• Stated goal
Locate the line with "What gap separates" in the material. Copy that line and each one after it, through the last, exactly and with nothing else.

• Input records
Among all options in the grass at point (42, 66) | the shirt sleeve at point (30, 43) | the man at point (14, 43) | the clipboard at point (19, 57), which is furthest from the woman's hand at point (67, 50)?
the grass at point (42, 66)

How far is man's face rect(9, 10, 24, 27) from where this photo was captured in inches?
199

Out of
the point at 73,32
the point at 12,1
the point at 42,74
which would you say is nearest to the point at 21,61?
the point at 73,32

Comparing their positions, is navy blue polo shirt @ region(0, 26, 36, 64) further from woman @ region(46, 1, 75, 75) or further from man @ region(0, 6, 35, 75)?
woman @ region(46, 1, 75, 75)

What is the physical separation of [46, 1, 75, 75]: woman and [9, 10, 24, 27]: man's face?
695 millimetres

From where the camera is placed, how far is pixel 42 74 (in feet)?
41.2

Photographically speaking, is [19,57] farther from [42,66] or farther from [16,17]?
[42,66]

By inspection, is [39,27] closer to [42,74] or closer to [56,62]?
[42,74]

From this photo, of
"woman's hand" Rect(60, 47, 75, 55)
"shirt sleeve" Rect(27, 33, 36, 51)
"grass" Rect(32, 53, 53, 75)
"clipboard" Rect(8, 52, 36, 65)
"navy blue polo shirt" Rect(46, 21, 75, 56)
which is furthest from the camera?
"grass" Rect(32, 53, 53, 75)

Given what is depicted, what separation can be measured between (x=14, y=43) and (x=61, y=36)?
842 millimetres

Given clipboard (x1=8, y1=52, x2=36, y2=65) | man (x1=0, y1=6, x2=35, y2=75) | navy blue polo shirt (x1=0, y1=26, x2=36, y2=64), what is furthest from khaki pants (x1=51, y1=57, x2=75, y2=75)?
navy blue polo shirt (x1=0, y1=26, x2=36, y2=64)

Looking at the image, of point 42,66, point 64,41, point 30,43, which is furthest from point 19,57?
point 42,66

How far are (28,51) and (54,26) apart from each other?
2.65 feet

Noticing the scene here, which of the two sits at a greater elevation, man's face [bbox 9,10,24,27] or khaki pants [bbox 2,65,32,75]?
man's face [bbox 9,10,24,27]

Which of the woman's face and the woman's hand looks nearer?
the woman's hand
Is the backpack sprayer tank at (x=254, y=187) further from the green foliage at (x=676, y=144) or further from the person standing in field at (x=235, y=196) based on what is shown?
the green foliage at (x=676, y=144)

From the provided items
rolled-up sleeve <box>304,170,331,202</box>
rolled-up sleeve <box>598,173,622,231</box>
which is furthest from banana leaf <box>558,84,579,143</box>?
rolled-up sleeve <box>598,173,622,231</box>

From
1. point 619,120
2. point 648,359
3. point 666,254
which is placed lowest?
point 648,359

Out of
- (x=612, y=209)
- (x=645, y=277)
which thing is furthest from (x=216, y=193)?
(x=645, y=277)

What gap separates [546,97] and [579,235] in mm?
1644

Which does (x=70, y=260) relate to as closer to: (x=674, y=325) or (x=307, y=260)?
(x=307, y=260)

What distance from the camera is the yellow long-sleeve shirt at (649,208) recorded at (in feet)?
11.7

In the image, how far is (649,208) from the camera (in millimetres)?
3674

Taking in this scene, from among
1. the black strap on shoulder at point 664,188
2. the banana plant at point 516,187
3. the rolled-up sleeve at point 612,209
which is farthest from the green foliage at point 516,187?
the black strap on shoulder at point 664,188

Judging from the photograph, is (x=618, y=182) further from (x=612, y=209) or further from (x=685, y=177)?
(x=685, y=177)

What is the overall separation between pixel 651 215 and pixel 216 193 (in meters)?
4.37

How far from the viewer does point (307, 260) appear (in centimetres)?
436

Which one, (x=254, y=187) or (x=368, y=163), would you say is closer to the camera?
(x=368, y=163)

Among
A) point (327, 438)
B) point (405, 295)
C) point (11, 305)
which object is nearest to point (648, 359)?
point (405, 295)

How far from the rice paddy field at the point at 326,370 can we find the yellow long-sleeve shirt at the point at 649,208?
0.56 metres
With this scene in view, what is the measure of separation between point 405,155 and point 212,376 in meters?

• Problem solution
What gap separates [546,97] and [579,235] in mm?
1644

Which does (x=70, y=260) relate to as closer to: (x=674, y=325) or (x=307, y=260)?
(x=307, y=260)

What distance from the camera is the yellow long-sleeve shirt at (649,208) recorded at (in feet)?
11.7

In the image, how far is (649,208) from the camera (in millimetres)?
3674

Taking in this scene, from among
1. the black strap on shoulder at point 664,188
2. the banana plant at point 516,187
3. the rolled-up sleeve at point 612,209
which is farthest from the green foliage at point 516,187?
the black strap on shoulder at point 664,188

Judging from the photograph, is (x=618, y=182) further from (x=612, y=209) or further from (x=685, y=177)?
(x=685, y=177)

What is the overall separation between pixel 651 215 and pixel 216 193 (in meters)?
4.37

How far from the viewer does point (307, 260) appear (in centimetres)?
436

Which one, (x=254, y=187) or (x=368, y=163), would you say is closer to the camera?
(x=368, y=163)

Among
A) point (327, 438)
B) point (405, 295)
C) point (11, 305)
which object is nearest to point (648, 359)?
point (405, 295)

How far from the rice paddy field at the point at 326,370 can we find the yellow long-sleeve shirt at the point at 649,208?
0.56 metres
With this scene in view, what is the measure of separation between point 405,155 and point 212,376 in meters?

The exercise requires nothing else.